La storia del Mulino Subequano è lontana nel tempo, porta con sé l’impegno di diverse generazioni, ancora oggi tra i pochissimi mulini di piccole dimensioni che portano avanti una lavorazione che può definirsi davvero artigianale.
L’anno di fondazione è il 1890 quando si lavorava lungo il fiume Aterno, in quella che i locali identificano la “Valle” dove sono ancora visibili i ruderi di un’antica struttura in pietra. Cinque generazioni si sono susseguite per portare avanti il progetto della famiglia Giangregorio nonostante le mille difficoltà di competere con lavorazioni industriali ed un mercato sempre più globale. La qualità, però, premia ancora e qualcuno, privati, attività di panificazione e addirittura supermercati, si affidano a contesti familiari per acquistare farine.

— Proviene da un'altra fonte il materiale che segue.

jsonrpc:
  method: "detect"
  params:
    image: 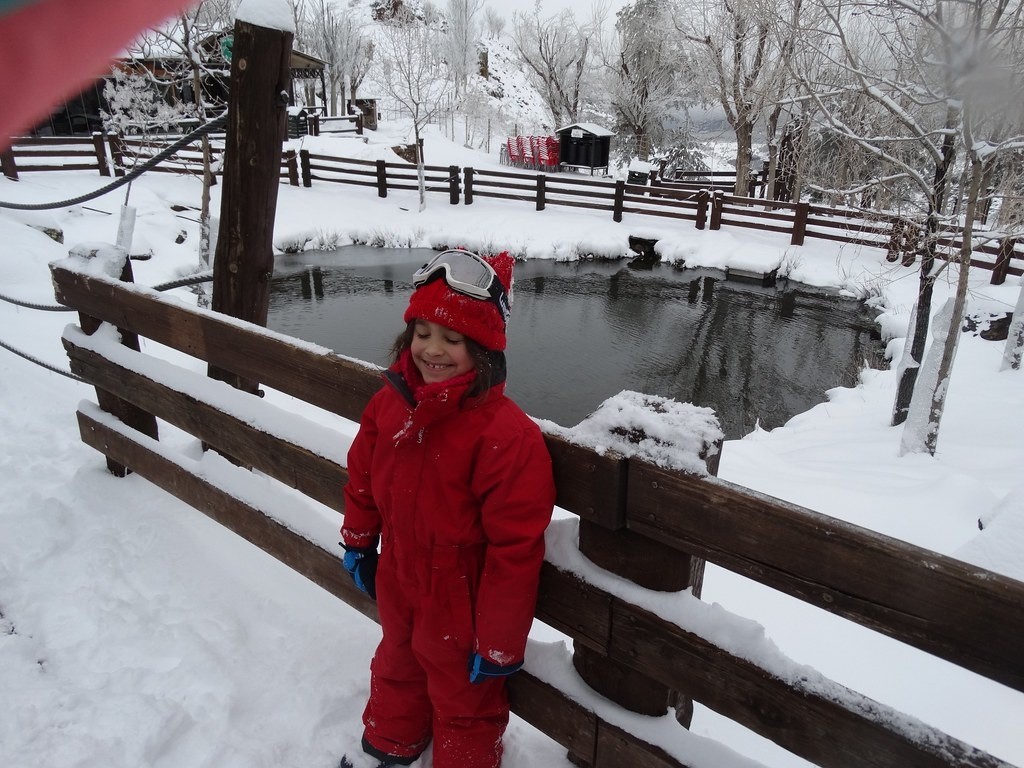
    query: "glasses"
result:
[413,249,497,301]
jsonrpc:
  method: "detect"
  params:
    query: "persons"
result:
[338,247,556,768]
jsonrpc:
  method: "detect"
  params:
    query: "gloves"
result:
[466,653,525,684]
[338,535,378,603]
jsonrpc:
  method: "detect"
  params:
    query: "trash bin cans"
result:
[625,170,648,195]
[347,98,380,131]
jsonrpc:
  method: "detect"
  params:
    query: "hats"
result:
[403,248,515,351]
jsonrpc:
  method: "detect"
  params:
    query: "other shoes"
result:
[339,733,422,768]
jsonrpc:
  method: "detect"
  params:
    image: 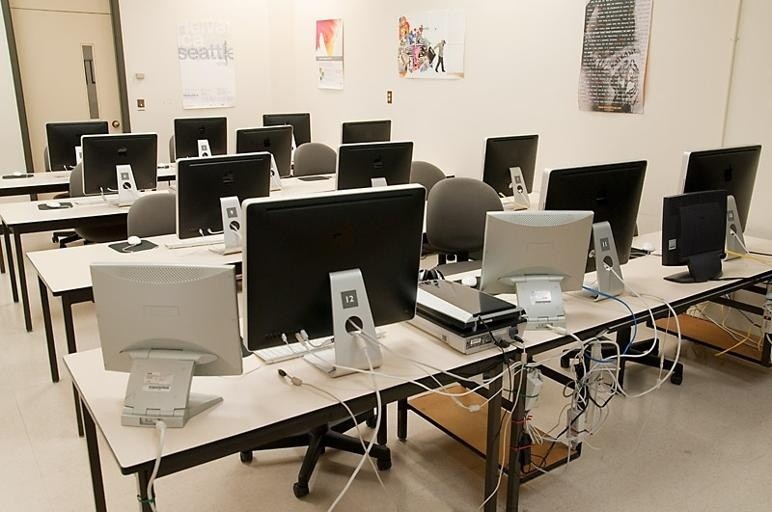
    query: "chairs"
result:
[127,193,176,237]
[408,161,449,198]
[293,142,337,176]
[52,163,118,244]
[43,143,83,172]
[426,178,504,277]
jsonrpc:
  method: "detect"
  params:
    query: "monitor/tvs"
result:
[89,264,243,428]
[81,132,158,207]
[342,120,391,144]
[176,152,271,254]
[235,125,292,191]
[263,113,311,165]
[538,158,648,302]
[676,143,762,262]
[335,140,413,190]
[174,117,227,161]
[241,183,427,378]
[45,121,109,172]
[662,189,727,283]
[480,134,539,211]
[480,211,594,330]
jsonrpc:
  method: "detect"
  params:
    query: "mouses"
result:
[127,235,142,245]
[14,171,22,176]
[46,201,61,208]
[644,242,655,251]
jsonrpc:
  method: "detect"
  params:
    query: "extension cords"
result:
[762,293,772,334]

Mulino Subequano è gestito attualmente da Francesco Giangregorio e da suo figlio Armando, dal 1927 l’attività ha abbandonato il vecchio mulino in pietra per insediarsi a Castelvecchio paese, mettendo su una struttura a macinatura a cilindri. Un’idea del bisnonno Giacomo per fornire un servizio alla Valle Subequana anche in condizioni climatiche difficili quando la viabilità diventa impegnativa.
Qui si lavorano tutte le farine, perfino la solina, un grano antico recuperato e adatto ad essere coltivato ad altitudini più elevate, e il Senatore Cappelli. “Stiamo rilanciando i grani antichi – spiega Francesco -. Richiedono tempi di lavorazione lenti al contrario di quanto pretende oggi la società che va così veloce. Non c’è tempo neanche per badare alla salute attraverso una alimentazione vera, tutto ruota solo attorno all’economia e all’accorciare i tempi”.
Le fasi della lavorazione del grano prevedono la pulizia, il riposo nell’acqua necessario alla produzione di zuccheri, la macinatura il giorno dopo. Un lavoro lento, svolto con pazienza aspettando i tempi necessari affinché tutto proceda per garantire il massimo della qualità.
“Una bella realtà” per Francesco che parla anche della necessità di riportare i giovani ai vecchi lavori manuali. Se ne parla spesso. Si parla di tornare a quell’artigianalità messa all’angolo da nuove professioni, dalla meccanizzazione dei procedimenti. Da una scolarizzazione che a volte, più che benedizione, pesa come una condanna: lo spopolamento dell’entroterra. Peccato. Queste sono terre selvagge e meravigliose dove, anche grazie ad un uso consapevole della tecnologia, si potrebbe far ancora molto. C’è aria pura, che non è scontato, la qualità della vita è alta.
“Il mulino l’ho montato io – ricorda Francesco – , ho fatto elettrotecnica a scuola. E’ la mia passione fin da bambino. Una volta ce n’erano una infinità di mulini, ora sono pochissimi”.